Si son enseigne propose « des tajines marocains typiques façon végane », le chef d’entreprise l’assure : « À l’origine, la cuisine marocaine n’était pas aussi riche en viande. Beaucoup de plats tels que le tajine berbère étaient strictement composés de légumes. Rendre notre alimentation végane ne demande donc pas un effort si difficile ».
Pour autant, impossible de nier la place que la viande occupe actuellement dans le cœur des Marocains : « Culturellement, la viande a toujours été vue comme un symbole de festivité ou de richesse. Avec le temps, son accès s’est développé et sa qualité s’est détériorée. Aujourd’hui, un steak n’a plus le même goût qu’à l’époque de nos parents ».
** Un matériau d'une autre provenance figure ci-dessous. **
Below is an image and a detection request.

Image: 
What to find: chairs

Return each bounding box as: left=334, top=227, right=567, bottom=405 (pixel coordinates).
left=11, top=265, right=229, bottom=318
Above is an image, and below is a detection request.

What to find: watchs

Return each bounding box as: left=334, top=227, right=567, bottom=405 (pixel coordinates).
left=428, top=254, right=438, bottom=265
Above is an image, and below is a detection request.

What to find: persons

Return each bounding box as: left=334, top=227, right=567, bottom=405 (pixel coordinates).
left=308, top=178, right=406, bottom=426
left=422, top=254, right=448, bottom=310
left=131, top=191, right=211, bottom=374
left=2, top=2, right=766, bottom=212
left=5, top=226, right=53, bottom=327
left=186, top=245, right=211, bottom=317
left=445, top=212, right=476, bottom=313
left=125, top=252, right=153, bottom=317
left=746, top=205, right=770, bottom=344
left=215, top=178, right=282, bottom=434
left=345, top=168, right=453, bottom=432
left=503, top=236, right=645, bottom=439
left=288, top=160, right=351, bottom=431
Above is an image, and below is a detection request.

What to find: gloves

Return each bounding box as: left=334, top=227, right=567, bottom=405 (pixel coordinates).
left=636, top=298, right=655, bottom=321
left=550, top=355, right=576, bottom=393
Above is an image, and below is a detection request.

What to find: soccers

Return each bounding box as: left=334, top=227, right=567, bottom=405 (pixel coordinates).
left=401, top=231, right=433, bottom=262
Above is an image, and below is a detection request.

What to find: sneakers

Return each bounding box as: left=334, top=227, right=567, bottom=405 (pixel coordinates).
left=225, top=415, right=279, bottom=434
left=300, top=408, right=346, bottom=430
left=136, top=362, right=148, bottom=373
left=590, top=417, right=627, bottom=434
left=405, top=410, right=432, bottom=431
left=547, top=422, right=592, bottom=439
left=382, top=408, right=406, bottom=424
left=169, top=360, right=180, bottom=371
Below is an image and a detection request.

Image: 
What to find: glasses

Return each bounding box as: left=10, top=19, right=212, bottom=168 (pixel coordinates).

Pour les végans Marocains, le succès de leur culture a donc toutes les chances de se développer sur les cendres de la malbouffe. Un phénomène accentué par les racines de la culture culinaire nationale, où la viande n’a pas toujours été aussi présente.
Selon les chiffres de 2014 du ministère de l’Agriculture, le secteur des fruits et légumes marocains occupe une superficie de près d’1,3 million d’hectares. La production globale moyenne est de l’ordre de neuf millions de tonnes dont près de trois millions de tonnes de fruits et plus de six millions de tonnes de légumes.
Toujours en 2014, 14 % de cette production était dédiée à l’exportation. De quoi devenir le premier fournisseur non européen de l’Union européenne (UE) en 2015. En somme : les fruits et les légumes sont légions au Maroc. Et cette armée végétale constitue l’un de ses atouts en termes économique et industriel.
Pour Simohamed, impossible de passer outre ce facteur. « Le Maroc, c’est le paradis des fruits et des légumes. Nous en avons toujours consommé en grandes proportions, et il n’y a pas de raisons que cela cesse, au contraire », martèle-t-il.
Un point de vue qui s’accorde avec les thèses développées par l’universitaire Mohamed Houbaida dans son livre Le Maroc végétarien, XXe-XVIIIe siècles. « Les populations du Maroc précolonial vivaient selon un régime végétarien, se nourrissant essentiellement de céréales, de légumes et de fruits », écrit-il.
Autant de facteurs sociaux et économiques qui réconfortent les végans marocains quant à l’avenir de leurs mobilisations.
Car pour Simohamed, à peine un festival terminé qu’un nouveau est déjà en projet : « Nous avons commencé à organiser le prochain festival pour 2019. Ça se passera à Casablanca, et j’en suis sûr », promet-il, « les gens seront encore plus nombreux ».